## TEXTE FOURNI
Diagnostic de l'hypophosphatémie
Niveaux de phosphate sérique
L'hypophosphatémie est diagnostiquée au vue d'une concentration sérique en phosphate < 2,5 mg/dL (< 0,81 mmol/L).
Cependant, la plupart des étiologies d'hypophosphatémie (p. ex., acidocétose diabétique, brûlures, réalimentation) sont d'emblée apparentes.
Des examens complémentaires diagnostiques de recherche de la cause sont effectués lorsque cela est cliniquement indiqué (p. ex., bilan hépatique évocateur ou signes de cirrhose chez les patients suspects d'alcoolisme).
Traitement de l'hypophosphatémie
Traiter le trouble sous-jacent
Compensation du phosphate oral
Phosphate IV lorsque le phosphate sérique est < 1 mg/dL (< 0,32 mmol/L) ou en cas de symptômes graves
Si possible, il est préférable de supprimer la cause de l'hypophosphatémie comme l'arrêt des antiacides fixant le phosphate ou les diurétiques ou de corriger l'hypomagnésémie.
Traitement oral
Le traitement de l'affection sous-jacente et la compensation orale du phosphate sont habituellement suffisants chez les patients asymptomatiques, même lorsque le taux plasmatique est très bas. Du phosphate peut être administré à des doses allant jusqu'à environ 1 g par voie orale 3 fois/jour dans des comprimés contenant du phosphate de sodium ou de potassium.
Le phosphate de sodium ou de potassium par voie orale est généralement mal toléré du fait des diarrhées qu'il provoque. L'ingestion d'1 L de lait écrémé ou partiellement écrémé procure 1 g de phosphate et peut être mieux tolérée.
Traitement parentéral
Le phosphate parentéral est habituellement administré IV. Il doit être administré dans chacune des situations suivantes:
Lorsque le phosphate sérique est < 1 mg/dL (< 0,32 mmol/L)
Quand une rhabdomyolyse, une hémolyse ou des symptômes d'atteinte du système nerveux central sont présents
Le traitement substitutif par voie orale n'est pas possible en raison du trouble sous-jacent
L'administration IV de phosphate de potassium (sous forme de tampon de K2HPO4 et de KH2PO4) est relativement sûre lorsque la fonction rénale est bien préservée. Le phosphate de potassium parentéral contient 93 mg (3 mmol) de phosphore et 170 mg (4,4 mEq ou 4,4 mmol) de potassium par mL. La dose habituelle est de 0,5 mmol de phosphore/kg (0,17 mL/kg) IV pendant 6 heures. Les patients alcooliques peuvent demander ≥ 1 g/jour en nutrition parentérale totale; le supplément de phosphate est suspendu quand on rétablit l'alimentation orale.

## QUESTIONS ET CONSIGNES
• 1. Répondez à ces questions d'après le texte sur l'hypophosphatémie :
(a) À partir de quelle concentration sérique en phosphate pose-t-on le diagnostic d'hypophosphatémie ?
(b) Quelle quantité de phosphate apporte l'ingestion d'1 L de lait écrémé ou partiellement écrémé ?
(c) Quelle est la dose habituelle de phosphate de potassium par voie IV ?
• 2. Recopiez le passage du texte sur l'hypophosphatémie qui commence par « Traitement de l'hypophosphatémie » et se poursuit jusqu'à « ou de potassium. ».

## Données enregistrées
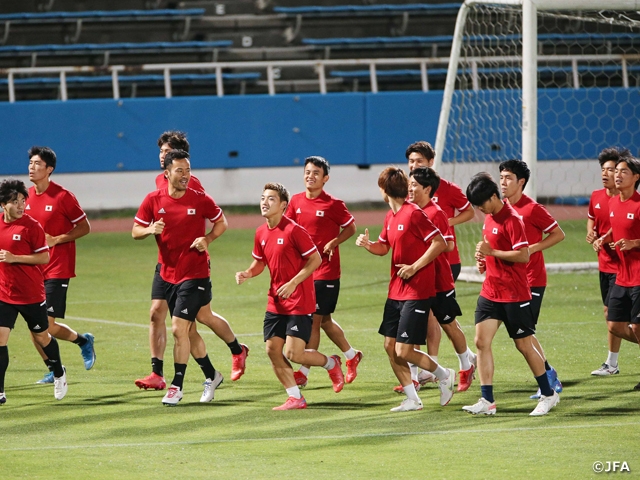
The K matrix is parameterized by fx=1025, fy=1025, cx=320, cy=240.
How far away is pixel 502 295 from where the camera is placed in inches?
292

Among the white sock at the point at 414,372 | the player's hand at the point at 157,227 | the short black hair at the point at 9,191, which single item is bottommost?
the white sock at the point at 414,372

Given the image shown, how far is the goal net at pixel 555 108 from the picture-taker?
20578mm

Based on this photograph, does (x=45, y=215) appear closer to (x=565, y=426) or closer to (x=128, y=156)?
(x=565, y=426)

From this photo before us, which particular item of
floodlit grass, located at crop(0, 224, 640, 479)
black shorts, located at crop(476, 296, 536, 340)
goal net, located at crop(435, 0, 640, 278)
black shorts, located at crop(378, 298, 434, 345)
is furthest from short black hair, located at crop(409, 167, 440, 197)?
goal net, located at crop(435, 0, 640, 278)

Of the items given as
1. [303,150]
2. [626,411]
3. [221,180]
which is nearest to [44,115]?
[221,180]

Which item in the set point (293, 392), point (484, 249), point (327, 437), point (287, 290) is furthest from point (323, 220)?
point (327, 437)

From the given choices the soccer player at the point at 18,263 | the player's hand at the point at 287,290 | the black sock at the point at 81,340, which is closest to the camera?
the player's hand at the point at 287,290

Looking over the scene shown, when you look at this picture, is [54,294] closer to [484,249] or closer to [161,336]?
[161,336]

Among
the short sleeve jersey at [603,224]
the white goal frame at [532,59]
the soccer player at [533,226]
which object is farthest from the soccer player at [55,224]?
the white goal frame at [532,59]

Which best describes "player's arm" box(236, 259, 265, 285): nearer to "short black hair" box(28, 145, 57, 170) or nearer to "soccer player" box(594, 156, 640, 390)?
"short black hair" box(28, 145, 57, 170)

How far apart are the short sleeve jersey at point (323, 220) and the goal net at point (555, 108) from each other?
997cm

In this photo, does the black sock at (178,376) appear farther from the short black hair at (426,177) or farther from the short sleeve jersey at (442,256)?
the short black hair at (426,177)

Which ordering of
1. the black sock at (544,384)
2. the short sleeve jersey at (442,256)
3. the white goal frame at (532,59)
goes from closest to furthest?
the black sock at (544,384) < the short sleeve jersey at (442,256) < the white goal frame at (532,59)

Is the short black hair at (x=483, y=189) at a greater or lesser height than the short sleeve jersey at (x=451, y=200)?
greater
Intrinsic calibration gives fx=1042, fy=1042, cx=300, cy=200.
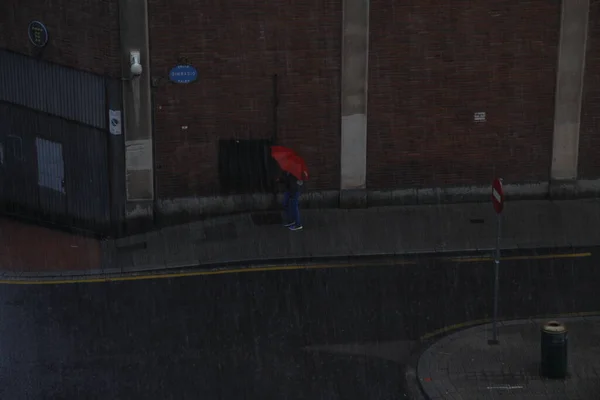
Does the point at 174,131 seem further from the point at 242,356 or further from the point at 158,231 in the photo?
the point at 242,356

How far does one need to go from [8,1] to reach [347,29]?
712 centimetres

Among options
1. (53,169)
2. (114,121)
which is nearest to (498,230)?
(114,121)

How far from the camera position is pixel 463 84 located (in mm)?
22469

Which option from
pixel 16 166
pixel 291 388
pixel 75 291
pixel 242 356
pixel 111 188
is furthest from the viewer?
pixel 16 166

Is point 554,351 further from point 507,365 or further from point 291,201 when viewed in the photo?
point 291,201

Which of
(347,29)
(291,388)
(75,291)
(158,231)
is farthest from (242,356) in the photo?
(347,29)

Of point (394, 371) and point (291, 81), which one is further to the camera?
point (291, 81)

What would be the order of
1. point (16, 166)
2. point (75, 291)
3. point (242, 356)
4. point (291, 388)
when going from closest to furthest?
point (291, 388), point (242, 356), point (75, 291), point (16, 166)

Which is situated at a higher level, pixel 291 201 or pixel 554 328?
pixel 291 201

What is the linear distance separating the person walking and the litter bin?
7.50m

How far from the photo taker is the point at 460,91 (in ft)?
73.9

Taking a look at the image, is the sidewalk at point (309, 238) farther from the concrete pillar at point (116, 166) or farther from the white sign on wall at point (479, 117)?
the white sign on wall at point (479, 117)

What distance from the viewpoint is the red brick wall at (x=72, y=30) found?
20.4 m

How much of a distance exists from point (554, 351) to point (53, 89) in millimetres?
11995
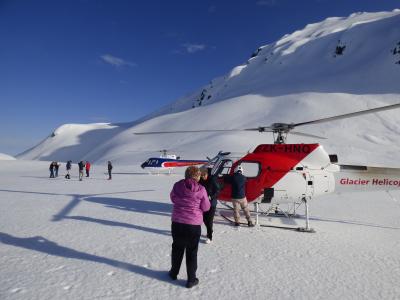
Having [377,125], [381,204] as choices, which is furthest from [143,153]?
[381,204]

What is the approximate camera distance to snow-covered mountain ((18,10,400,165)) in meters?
58.0

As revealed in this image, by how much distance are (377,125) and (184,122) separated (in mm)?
51817

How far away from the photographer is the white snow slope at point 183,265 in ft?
15.4

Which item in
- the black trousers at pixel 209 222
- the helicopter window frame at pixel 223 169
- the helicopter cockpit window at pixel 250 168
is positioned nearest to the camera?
the black trousers at pixel 209 222

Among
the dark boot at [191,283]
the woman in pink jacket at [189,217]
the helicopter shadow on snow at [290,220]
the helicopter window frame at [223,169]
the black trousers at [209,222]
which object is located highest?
the helicopter window frame at [223,169]

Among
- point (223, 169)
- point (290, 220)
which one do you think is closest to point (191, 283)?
point (223, 169)

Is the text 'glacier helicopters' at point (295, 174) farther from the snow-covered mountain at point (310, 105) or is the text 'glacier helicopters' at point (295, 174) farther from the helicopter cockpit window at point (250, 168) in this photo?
the snow-covered mountain at point (310, 105)

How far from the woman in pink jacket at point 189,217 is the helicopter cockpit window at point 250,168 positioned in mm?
4463

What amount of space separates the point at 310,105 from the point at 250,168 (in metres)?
74.8

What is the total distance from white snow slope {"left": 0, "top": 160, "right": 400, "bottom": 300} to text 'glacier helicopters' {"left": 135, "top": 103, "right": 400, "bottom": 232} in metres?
1.02

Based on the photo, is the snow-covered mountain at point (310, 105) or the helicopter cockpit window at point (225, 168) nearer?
the helicopter cockpit window at point (225, 168)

## VOS RÉPONSES ÉCRITES
• 1.
(a) Une concentration sérique en phosphate < 2,5 mg/dL (< 0,81 mmol/L).
(b) 1 g de phosphate.
(c) 0,5 mmol de phosphore/kg (0,17 mL/kg) IV pendant 6 heures.

• 2.
Traitement de l'hypophosphatémie
Traiter le trouble sous-jacent
Compensation du phosphate oral
Phosphate IV lorsque le phosphate sérique est < 1 mg/dL (< 0,32 mmol/L) ou en cas de symptômes graves
Si possible, il est préférable de supprimer la cause de l'hypophosphatémie comme l'arrêt des antiacides fixant le phosphate ou les diurétiques ou de corriger l'hypomagnésémie.
Traitement oral
Le traitement de l'affection sous-jacente et la compensation orale du phosphate sont habituellement suffisants chez les patients asymptomatiques, même lorsque le taux plasmatique est très bas. Du phosphate peut être administré à des doses allant jusqu'à environ 1 g par voie orale 3 fois/jour dans des comprimés contenant du phosphate de sodium ou de potassium.